题目 1 => 据这篇关于郁达夫作品的短文,郁达夫作品中颓废与感伤的色彩受到了谁的剧本的影响?

阅读文本 =>
═══
论郁达夫作品中的颓废和感伤
作者:文学北大核心论文发表 人气:204 来源: 标签:
著名作家郁达夫的作品带了几分特别的色彩,有几分的忧郁色彩,颓废与感伤。这些色彩的来源有莎士比亚的剧本的影响,郁达夫在他的作品中有了更多的感受,他感受到了关于世界本体的虚无与绝望,以一种消极放纵的感官本能方式消解自身内在的紧张。
═══
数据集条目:
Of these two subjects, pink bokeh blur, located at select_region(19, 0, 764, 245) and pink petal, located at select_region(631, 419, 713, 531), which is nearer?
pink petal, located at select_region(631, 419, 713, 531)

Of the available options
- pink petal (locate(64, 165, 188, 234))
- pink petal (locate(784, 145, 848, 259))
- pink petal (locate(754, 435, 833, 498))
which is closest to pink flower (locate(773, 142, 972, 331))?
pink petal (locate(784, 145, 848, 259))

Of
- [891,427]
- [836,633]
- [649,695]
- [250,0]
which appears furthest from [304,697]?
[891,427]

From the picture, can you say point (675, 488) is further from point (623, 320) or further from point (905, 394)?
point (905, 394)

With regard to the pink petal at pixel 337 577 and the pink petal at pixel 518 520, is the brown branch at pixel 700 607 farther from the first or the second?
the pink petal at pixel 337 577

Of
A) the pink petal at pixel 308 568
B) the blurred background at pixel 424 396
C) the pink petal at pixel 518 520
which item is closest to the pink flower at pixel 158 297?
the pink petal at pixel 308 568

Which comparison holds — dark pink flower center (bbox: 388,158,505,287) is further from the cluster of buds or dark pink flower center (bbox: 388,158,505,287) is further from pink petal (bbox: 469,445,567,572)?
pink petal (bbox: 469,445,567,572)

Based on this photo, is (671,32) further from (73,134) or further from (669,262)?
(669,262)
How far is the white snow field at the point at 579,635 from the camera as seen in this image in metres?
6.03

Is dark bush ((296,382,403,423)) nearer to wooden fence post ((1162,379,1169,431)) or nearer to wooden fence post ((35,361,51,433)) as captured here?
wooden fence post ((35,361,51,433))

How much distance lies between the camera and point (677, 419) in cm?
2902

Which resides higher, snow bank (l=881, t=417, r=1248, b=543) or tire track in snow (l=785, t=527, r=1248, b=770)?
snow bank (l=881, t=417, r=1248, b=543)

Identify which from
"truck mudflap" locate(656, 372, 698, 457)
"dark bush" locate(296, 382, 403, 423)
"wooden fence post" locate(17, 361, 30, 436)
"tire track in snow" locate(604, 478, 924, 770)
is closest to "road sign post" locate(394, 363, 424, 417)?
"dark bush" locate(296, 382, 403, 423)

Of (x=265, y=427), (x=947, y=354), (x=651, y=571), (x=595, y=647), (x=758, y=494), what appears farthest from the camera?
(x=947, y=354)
═══
题目 2 => 列出记录中出现“appears”一词的每一行,逐行照抄。

结果 1 => 受到了莎士比亚的剧本的影响。

结果 2 =>
which appears furthest from [304,697]?
Of (x=265, y=427), (x=947, y=354), (x=651, y=571), (x=595, y=647), (x=758, y=494), what appears farthest from the camera?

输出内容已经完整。